A three-dimensional hybrid finite element -- spectral boundary integral method for modeling earthquakes in complex unbounded domains

TL;DR

This paper introduces a 3D hybrid FEM-SBIM method for efficiently modeling complex earthquake phenomena in unbounded domains, combining FEM's flexibility with SBIM's accuracy to reduce computational costs.

Contribution

The paper presents a novel hybrid FEM and Spectral Boundary Integral method that efficiently models nonlinear earthquake problems in unbounded domains, enabling large-scale simulations.

Findings

Validated with benchmark problems

Successfully modeled complex fault interactions

Reduced computational cost significantly

Abstract

We present a 3D hybrid method which combines the Finite Element Method (FEM) and the Spectral Boundary Integral method (SBIM) to model nonlinear problems in unbounded domains.
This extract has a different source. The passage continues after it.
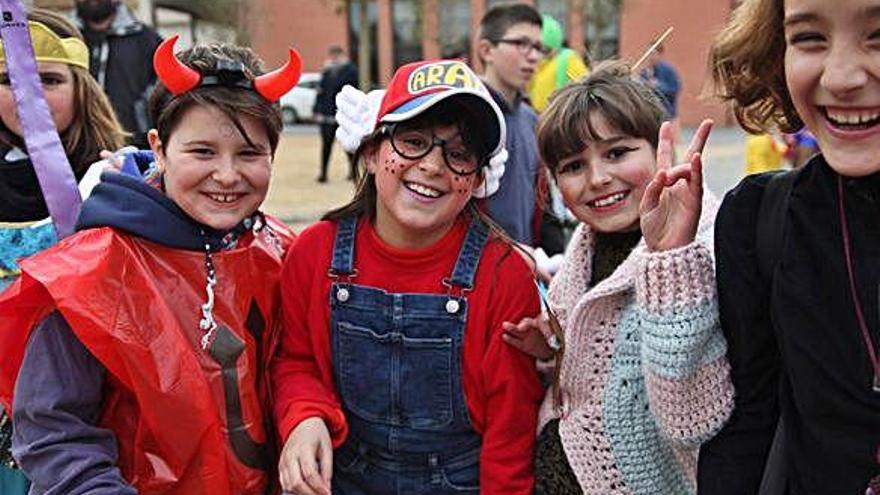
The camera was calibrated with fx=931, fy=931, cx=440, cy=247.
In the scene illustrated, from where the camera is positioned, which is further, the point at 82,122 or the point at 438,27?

The flexibility of FEM is used to model the complex, heterogeneous, and nonlinear part -- such as the dynamic rupture along a fault with near fault plasticity -- and the high accuracy and computational efficiency of SBIM is used to simulate the exterior half spaces perfectly truncating all incident waves. The exact truncation allows us to greatly reduce the domain of spatial discretization compared to a traditional FEM approach, leading to considerable savings in computational cost and memory requirements. The coupling of FEM and SBIM is achieved by the exchange of traction and displacement boundary conditions at the computationally defined boundary. The method is suited to implementation on massively parallel computers. We validate the developed method by means of a benchmark problem. Three more complex examples with a low velocity fault zone, low velocity off-fault inclusion, and interaction of multiple faults, respectively, demonstrate the capability of the hybrid scheme in solving problems of very large sizes. Finally, we discuss potential applications of the hybrid method for problems in geophysics and engineering.